Trump Fires EEOC General Counsel Karla Gilbride
Trump fired the EEOC's General Counsel, Karla Gilbride, an exceptional public servant and the first person with a known disability to serve in that role.
Impact:
Ms. Gilbride was an effective leader of the agency's enforcement division, which won a record $700 million in relief for about 21,000 victims of employment discrimination. Workers will be worse off without her advocacy on their behalf at the agency.
Trump Fires EEOC Commissioners Charlotte Burrows and Jocelyn Samuels
In an outrageous attack on civil rights and the rule of law, Trump fired Equal Employment Opportunity Commissioners Charlotte Burrows and Jocelyn Samuels. The EEOC enforces our nation’s civil rights laws in the workplace as an independent agency – where commissioners are confirmed by the Senate to serve set terms, are not a part of the president’s cabinet, and may not be removed because of ideological disagreements with the president.
Impact:
Similar to firing NLRB Board Member Wilcox, firing these commissioners means that the commission will not have a quorum and cannot take votes on policy or enforcement of civil rights laws. Making the EEOC inoperable will make workers more vulnerable to discriminatory exploitation and further entrench inequality and occupational segregation.
Federal employees receive an email from OPM offering them “buyouts” to resign by February 6, and work through September 30, 2025.

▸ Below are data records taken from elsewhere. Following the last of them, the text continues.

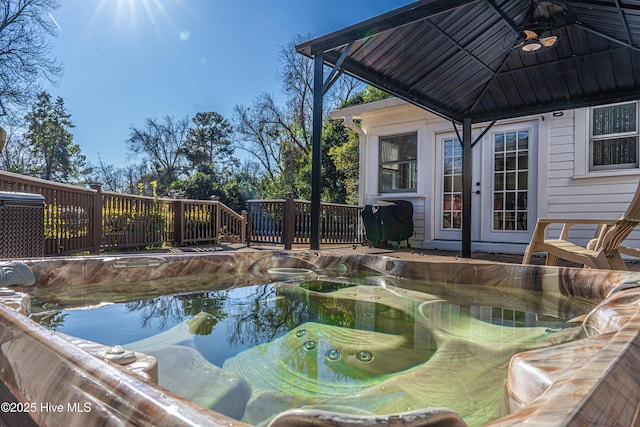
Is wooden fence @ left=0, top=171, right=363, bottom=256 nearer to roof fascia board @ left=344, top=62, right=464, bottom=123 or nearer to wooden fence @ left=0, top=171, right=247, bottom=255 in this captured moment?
wooden fence @ left=0, top=171, right=247, bottom=255

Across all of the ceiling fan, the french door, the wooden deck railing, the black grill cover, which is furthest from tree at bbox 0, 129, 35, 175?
the ceiling fan

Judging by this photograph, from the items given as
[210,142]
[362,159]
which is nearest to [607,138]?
[362,159]

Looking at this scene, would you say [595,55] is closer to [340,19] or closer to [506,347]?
[506,347]

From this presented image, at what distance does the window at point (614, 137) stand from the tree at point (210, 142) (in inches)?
715

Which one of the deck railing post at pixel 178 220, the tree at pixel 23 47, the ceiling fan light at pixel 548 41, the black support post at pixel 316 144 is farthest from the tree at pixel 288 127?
the ceiling fan light at pixel 548 41

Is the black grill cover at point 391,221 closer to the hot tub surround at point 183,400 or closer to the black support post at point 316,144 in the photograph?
the black support post at point 316,144

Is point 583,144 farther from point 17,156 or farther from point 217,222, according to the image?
point 17,156

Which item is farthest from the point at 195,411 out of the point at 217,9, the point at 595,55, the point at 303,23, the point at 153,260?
the point at 303,23

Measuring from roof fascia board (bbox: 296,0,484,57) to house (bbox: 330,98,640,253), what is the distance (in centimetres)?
276

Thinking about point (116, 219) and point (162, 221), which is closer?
point (116, 219)

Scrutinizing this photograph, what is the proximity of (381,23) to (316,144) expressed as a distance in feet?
4.17

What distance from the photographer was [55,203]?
14.9 ft

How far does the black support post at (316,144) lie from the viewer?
11.9 ft

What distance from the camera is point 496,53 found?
163 inches
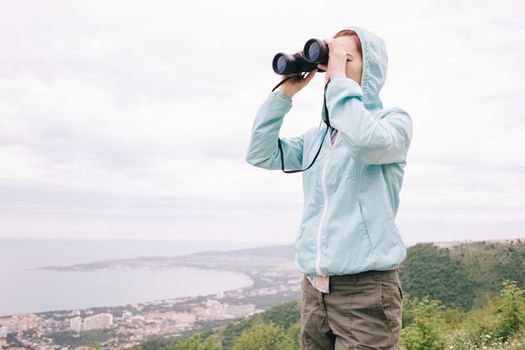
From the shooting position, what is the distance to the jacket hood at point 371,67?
1410 millimetres

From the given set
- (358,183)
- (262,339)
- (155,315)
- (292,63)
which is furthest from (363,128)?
(155,315)

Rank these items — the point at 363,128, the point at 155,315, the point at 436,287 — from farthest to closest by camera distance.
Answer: the point at 155,315, the point at 436,287, the point at 363,128

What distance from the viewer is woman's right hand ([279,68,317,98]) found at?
1.64 m

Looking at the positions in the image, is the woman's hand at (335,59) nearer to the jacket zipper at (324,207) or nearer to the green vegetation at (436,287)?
the jacket zipper at (324,207)

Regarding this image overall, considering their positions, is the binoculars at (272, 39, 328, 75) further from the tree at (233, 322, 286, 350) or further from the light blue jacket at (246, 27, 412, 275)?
the tree at (233, 322, 286, 350)

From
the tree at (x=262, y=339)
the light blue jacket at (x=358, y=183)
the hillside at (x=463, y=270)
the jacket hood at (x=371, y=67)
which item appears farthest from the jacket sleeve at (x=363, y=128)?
the hillside at (x=463, y=270)

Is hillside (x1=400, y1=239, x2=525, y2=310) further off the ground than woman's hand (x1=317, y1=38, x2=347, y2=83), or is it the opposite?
woman's hand (x1=317, y1=38, x2=347, y2=83)

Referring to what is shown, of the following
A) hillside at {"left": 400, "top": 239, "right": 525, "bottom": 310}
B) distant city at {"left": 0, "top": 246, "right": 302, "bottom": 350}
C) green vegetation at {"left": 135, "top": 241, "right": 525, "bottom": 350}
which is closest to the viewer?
green vegetation at {"left": 135, "top": 241, "right": 525, "bottom": 350}

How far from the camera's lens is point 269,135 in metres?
1.66

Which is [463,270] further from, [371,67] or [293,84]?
[371,67]

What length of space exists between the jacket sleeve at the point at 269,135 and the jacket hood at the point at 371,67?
34 centimetres

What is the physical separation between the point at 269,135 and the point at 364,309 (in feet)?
2.37

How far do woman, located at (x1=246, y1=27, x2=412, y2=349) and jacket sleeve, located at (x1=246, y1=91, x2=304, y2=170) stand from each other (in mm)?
240

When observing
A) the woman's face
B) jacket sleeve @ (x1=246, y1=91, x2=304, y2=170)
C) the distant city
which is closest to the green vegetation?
the distant city
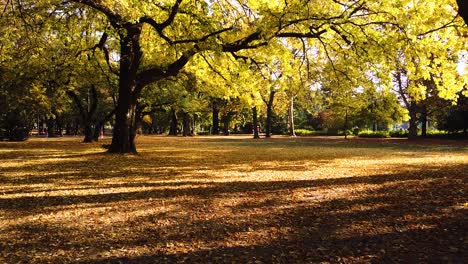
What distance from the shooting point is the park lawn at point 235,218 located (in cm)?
532

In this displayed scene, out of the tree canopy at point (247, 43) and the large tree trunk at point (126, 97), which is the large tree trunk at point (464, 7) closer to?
the tree canopy at point (247, 43)

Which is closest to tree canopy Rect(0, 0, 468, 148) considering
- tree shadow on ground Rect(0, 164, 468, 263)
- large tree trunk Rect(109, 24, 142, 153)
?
Answer: large tree trunk Rect(109, 24, 142, 153)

This email mirrors the one that Elon Musk sent to Twitter employees once he purchased the platform. It is part of Trump's and Musk's plan to dramatically shrink the federal workforce.
Impact:
Trump and Musk are trying to drive out hard-working federal employees and to gut agencies of their expertise and experience. If successful, their actions will have long-term consequences for the vital services that agencies across the government provide. In addition, experienced federal sector employment attorneys question the legality of some of the terms offered in the buyout, so federal employees should be careful before accepting the offer. Update: On February 6th, a federal district court judge ordered the original February 6th deadline for the Trump Administration’s “buy-out” program be extended, pending argument now scheduled for Monday, February 10.